The Texas Supreme Court late Friday night allowed a 1925 law banning abortion to go into effect, overturning a lower court ruling that temporarily blocked it.
The decision is the latest in a series of legal battles across the country following the Supreme Court’s June 24 ruling, Roe v. Wade overturned the decision.
In Texas, the 1925 law, written before Roe, banning abortions and punishing those who perform them with possible prison terms, went into effect automatically, said Ken Paxton, the state’s attorney general. Although not enforced after the 1973 Supreme Court decision on Roe, it remained on the books.
After abortion clinics sued for the ban, the ban was temporarily blocked by a Harris County judge, arguing that it was effectively overturned after the landmark Roe ruling.
On Saturday morning, Mr. Paxton called the stay a “victory for pro-life.” On that day Twitter.

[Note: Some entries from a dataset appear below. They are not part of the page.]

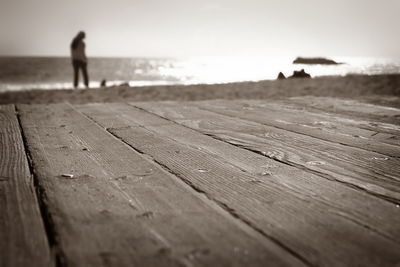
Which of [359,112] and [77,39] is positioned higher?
[77,39]

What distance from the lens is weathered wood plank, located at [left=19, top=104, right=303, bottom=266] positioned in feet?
1.85

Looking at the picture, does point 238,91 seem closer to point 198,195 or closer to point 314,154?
point 314,154

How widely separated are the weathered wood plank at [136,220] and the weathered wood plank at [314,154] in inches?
16.2

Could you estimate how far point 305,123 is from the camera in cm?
172

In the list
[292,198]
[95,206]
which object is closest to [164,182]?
[95,206]

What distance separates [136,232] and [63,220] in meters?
0.16

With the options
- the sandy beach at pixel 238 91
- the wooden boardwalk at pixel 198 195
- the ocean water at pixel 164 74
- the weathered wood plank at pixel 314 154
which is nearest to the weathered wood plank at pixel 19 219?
the wooden boardwalk at pixel 198 195

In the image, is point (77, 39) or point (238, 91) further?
point (77, 39)

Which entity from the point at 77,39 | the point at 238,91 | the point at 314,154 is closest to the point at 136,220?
the point at 314,154

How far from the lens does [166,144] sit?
1283 mm

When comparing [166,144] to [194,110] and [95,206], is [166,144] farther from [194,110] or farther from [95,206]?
[194,110]

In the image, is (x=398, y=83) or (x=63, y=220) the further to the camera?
(x=398, y=83)

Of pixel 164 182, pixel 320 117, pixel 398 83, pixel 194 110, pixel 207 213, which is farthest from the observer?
pixel 398 83

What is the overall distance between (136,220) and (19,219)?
0.23 meters
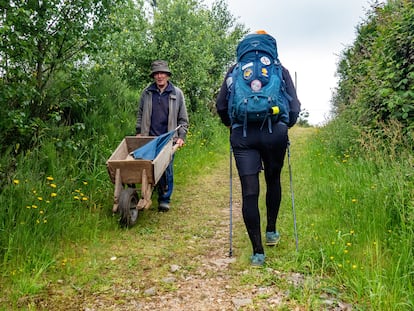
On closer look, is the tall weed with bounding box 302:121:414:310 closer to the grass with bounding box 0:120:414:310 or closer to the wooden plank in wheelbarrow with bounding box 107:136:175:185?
the grass with bounding box 0:120:414:310

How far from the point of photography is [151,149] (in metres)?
5.55

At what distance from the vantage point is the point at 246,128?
3.94 m

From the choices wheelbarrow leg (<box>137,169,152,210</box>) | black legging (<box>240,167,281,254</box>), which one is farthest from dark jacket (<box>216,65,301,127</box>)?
wheelbarrow leg (<box>137,169,152,210</box>)

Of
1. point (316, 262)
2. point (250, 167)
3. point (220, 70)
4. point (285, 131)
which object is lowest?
point (316, 262)

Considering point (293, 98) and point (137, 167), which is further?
point (137, 167)

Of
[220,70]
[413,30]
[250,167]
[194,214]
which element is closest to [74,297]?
[250,167]

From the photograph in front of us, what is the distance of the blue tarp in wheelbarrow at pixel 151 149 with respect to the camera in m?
5.47

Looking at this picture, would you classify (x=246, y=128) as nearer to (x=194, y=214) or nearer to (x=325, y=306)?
(x=325, y=306)

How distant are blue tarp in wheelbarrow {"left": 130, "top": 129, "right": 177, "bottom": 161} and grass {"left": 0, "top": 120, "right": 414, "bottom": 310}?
86 cm

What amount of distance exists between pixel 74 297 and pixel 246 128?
6.86 feet

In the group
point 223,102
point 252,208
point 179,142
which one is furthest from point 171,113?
point 252,208

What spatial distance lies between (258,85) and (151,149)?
7.12 feet

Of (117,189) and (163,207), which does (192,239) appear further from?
(163,207)

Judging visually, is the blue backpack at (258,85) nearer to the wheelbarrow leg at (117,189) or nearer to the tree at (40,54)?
the wheelbarrow leg at (117,189)
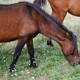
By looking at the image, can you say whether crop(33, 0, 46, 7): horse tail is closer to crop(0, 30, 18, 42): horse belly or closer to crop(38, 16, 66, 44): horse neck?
crop(38, 16, 66, 44): horse neck

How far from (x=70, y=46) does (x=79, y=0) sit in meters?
2.10

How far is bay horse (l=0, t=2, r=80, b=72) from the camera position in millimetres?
3857

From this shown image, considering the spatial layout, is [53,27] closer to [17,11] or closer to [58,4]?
[17,11]

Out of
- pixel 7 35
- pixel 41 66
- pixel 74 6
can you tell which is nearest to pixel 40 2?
pixel 74 6

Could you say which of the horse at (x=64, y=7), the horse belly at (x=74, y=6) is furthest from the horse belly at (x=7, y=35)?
the horse belly at (x=74, y=6)

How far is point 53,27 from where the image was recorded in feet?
13.0

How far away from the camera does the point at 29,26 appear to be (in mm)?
3828

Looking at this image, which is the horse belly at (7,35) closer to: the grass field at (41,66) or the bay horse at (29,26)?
the bay horse at (29,26)

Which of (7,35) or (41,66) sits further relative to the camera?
(41,66)

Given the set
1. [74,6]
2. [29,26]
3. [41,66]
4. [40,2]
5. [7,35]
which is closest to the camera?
[29,26]

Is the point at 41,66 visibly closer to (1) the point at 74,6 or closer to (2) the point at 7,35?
(2) the point at 7,35

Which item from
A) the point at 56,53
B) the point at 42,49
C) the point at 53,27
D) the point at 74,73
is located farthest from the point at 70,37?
the point at 42,49

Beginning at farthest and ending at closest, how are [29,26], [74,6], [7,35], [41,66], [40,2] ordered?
1. [40,2]
2. [74,6]
3. [41,66]
4. [7,35]
5. [29,26]

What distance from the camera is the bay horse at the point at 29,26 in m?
3.86
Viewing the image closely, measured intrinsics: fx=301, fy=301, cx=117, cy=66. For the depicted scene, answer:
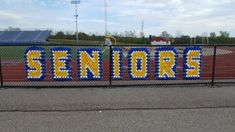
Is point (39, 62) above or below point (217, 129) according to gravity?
above

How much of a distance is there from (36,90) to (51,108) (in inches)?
85.8

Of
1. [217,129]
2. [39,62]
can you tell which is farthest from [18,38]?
[217,129]

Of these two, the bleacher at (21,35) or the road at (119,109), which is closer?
the road at (119,109)

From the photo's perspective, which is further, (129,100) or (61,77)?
(61,77)

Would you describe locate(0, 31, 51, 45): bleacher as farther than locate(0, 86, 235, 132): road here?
Yes

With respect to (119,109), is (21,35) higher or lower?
higher

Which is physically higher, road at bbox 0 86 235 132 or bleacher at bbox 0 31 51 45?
bleacher at bbox 0 31 51 45

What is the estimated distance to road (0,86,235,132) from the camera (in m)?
5.47

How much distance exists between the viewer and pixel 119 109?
263 inches

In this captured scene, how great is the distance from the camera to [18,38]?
8138 cm

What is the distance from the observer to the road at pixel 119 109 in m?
5.47

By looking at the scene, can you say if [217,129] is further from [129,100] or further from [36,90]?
[36,90]

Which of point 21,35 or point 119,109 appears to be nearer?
point 119,109

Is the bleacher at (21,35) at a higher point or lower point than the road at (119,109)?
higher
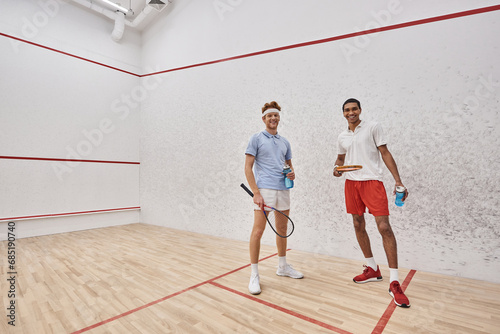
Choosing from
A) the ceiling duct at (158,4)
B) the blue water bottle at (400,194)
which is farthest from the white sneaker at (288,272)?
the ceiling duct at (158,4)

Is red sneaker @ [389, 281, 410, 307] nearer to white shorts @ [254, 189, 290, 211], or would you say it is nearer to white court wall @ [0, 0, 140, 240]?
white shorts @ [254, 189, 290, 211]

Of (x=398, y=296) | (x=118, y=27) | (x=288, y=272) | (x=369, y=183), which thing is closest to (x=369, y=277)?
(x=398, y=296)

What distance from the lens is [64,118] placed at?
3.48 metres

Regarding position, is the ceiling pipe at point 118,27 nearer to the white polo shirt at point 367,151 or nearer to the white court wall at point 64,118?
the white court wall at point 64,118

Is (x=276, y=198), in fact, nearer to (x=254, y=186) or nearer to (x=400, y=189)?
(x=254, y=186)

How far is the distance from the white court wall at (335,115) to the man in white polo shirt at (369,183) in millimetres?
557

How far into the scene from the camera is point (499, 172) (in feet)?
5.96

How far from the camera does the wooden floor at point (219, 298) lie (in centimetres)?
124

“Our state’s pre-Roe laws banning abortion in Texas are 100% good law. “The case continues, but I will win for the unborn children of Texas,” he said.
A state Supreme Court ruling on Friday partially overturned a lower district court’s decision. Both sides will continue to argue their case regarding the old law in the district court on July 12. Lifting the freeze does not allow criminal enforcement of the ban, the American Civil Liberties Union said in a news release. The group represents abortion clinics in legal battles.
“Extremist politicians are engaged in a crusade to force Texans into pregnancy and childbirth against their will, no matter how devastating the consequences,” said Julia Kaye, an attorney with the ACLU Reproductive Freedom Project.
Before Roe was overturned, a law passed last year in Texas allowed abortions only up to six weeks into pregnancy. When the Roe decision was overturned, a “trigger ban” was implemented, banning all abortions in Texas from the moment of conception, with rare exceptions including those to save the mother’s life. The law goes into effect at the end of July.
Texas is one of several states where abortion rights groups have quickly taken their campaign to the courts, seeking to block or delay the passage of abortion restrictions and bans. By Friday, they had won Utah, Kentucky, Louisiana and Florida.